Data science needs its Turing test. In executive meetings, decision-makers confer in natural languages and sentiments when they wrestle with the trade-offs of their choices.
They seek to bridge perception differences between them with visuals, charts, infographics and tables.
The amassing of humongous volumes of an expanding variety of variables can potentially transform executive decision-making — when it populates human mind maps.
The 2020 State of Data Governance and Automation survey conducted by Dataversity and Erwin reported that better decision-making is the primary driver for their data intelligence initiatives (62% in the 2020 survey up from 45% in 2018) followed by analytics (51%).
Natural Language Data Searches
Data is agreeable to human decision-makers when it becomes part of a conversation. It engages humans when they gain situational awareness with stories. It stimulates thinking when humans see patterns in visuals. It provokes questions when humans find relationships in the data.
The answers in the data suggest courses of action. Yet, data is formatted to present tables and charts that at best show patterns — unlikely to capture the interdependence in complex environments.
Metadata, annotated in human languages, is the bedrock of analytics that communicates narratives. It will start to provide information about events and when, what, where, how, and why they happened.
Humans are spontaneously inclined to choose categories that all their peers can understand without confounding them by varying uses of the terms.
"Historically, the focus of metadata management has been on technical metadata (platform, structure, physical characteristics). However, equal weight is now being given to the capture and correlation of business metadata (business rules, associated applications, and business capabilities) and semantic metadata (business terminology and ontology) to support storytelling and contextual association," said Danny Sandwell, Director of Product Marketing at erwin.
Finding Data Patterns
When data sets are as large as they are today, storytellers can put their head around them by looking at a map of the relationships in the data.
Knowledge graphs, pioneered by Google, shows the interrelationships between entities, their properties, and their relationships. Currently, Google uses knowledge graphs to organize snapshot biographical information about prominent people, such as Donald Trump.
Storytellers are unlikely to be satisfied with the bare-bones data that knowledge graph visualize.
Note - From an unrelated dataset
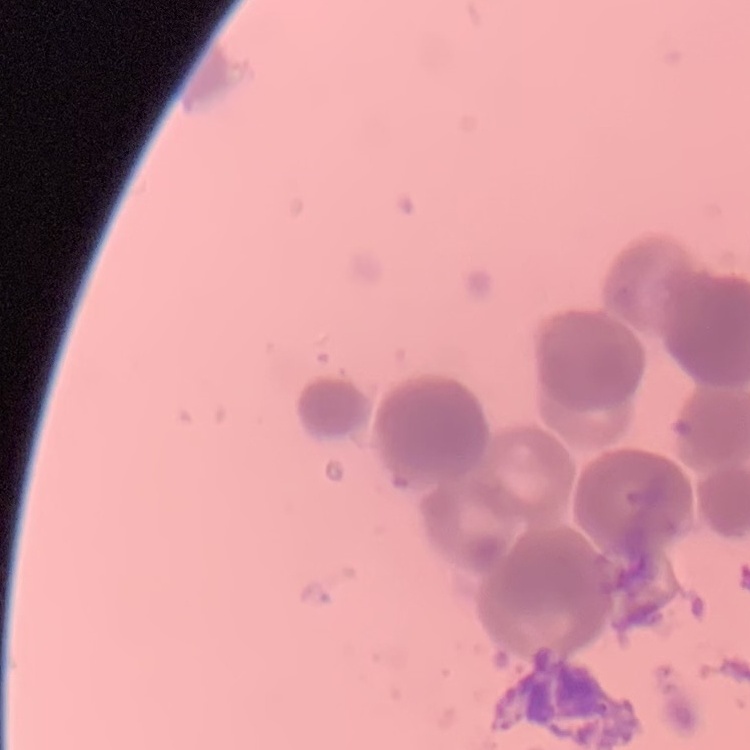

The erythrocytes show rouleaux formation. Thin blood smear. Square crop of a larger photomicrograph. Stained with either Field's or Giemsa.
For reasons self-evident, they would want to know how Donald Trump came to be the POTUS without any previous background in politics.
They will start to look at his social network and who influenced him, experiences interacting with blue-collar workers and their aspirations, and what he learned from his business failures and successes.
The answers come from databases with factual data such as a list of his friends, and other pieces will come from databases with qualitative information such as news.
Community efforts like DBpedia and Yago create a knowledge platform with information from Wikipedia to find related information.
Emerging semantic standards like Resource Description Framework (RDF) instead use triplets: subject, predicate, and object, which construct snippets like John (subject) lives in the (predicate) suburbs (Object).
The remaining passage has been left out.